Rewrite the data from the line with "Is the relationship" through the end, changing "furthest" to "farthest" and leaving everything else unchanged.

┌──

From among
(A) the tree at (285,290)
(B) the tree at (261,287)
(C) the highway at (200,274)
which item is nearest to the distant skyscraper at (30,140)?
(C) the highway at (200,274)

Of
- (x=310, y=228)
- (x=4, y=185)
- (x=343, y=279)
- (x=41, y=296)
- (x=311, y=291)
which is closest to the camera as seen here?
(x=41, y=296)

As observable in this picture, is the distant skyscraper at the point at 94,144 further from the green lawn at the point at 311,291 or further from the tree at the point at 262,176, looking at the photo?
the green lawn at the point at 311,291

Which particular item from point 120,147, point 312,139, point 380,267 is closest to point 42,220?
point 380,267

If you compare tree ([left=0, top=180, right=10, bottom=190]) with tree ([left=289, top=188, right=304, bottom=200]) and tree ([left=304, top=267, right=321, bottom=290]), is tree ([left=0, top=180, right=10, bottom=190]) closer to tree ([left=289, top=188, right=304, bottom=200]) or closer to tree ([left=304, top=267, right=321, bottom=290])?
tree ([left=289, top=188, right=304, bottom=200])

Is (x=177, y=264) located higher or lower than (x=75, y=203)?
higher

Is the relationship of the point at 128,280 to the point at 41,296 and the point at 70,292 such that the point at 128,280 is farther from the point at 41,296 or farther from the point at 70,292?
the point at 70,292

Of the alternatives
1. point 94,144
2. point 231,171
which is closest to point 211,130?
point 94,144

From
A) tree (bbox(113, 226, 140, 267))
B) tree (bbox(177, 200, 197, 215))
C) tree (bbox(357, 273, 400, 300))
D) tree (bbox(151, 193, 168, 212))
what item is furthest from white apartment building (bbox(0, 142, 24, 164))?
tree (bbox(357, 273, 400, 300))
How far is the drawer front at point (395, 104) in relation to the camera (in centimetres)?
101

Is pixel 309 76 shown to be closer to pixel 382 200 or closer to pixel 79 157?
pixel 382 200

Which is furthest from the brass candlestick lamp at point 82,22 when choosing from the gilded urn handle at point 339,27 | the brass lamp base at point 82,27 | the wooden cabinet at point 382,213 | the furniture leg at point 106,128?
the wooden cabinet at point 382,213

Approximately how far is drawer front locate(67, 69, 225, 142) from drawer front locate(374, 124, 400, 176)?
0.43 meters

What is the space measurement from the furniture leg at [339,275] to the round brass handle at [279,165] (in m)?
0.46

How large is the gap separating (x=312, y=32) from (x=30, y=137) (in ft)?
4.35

└──

▶ Written solution
Is the relationship of the point at 128,280 to the point at 41,296 and the point at 70,292 such that the point at 128,280 is farther from the point at 41,296 or farther from the point at 70,292?
the point at 70,292

Of the alternatives
1. point 94,144
2. point 231,171
which is closest to point 211,130?
point 94,144

From
A) tree (bbox(113, 226, 140, 267))
B) tree (bbox(177, 200, 197, 215))
C) tree (bbox(357, 273, 400, 300))
D) tree (bbox(151, 193, 168, 212))
what item is farthest from white apartment building (bbox(0, 142, 24, 164))?
tree (bbox(357, 273, 400, 300))
How far is the drawer front at point (395, 104) in relation to the camera (in centimetres)?
101

Is pixel 309 76 shown to be closer to pixel 382 200 or closer to pixel 79 157?
pixel 382 200

Which is farthest from the brass candlestick lamp at point 82,22 when choosing from the gilded urn handle at point 339,27 | the brass lamp base at point 82,27 | the wooden cabinet at point 382,213 | the furniture leg at point 106,128?
the wooden cabinet at point 382,213

Approximately how far is drawer front locate(67, 69, 225, 142) from drawer front locate(374, 124, 400, 176)?
0.43 meters

What is the space measurement from the furniture leg at [339,275] to the round brass handle at [279,165] (in m)?
0.46

How large is the gap separating (x=312, y=32) from (x=30, y=137) (in ft)?
4.35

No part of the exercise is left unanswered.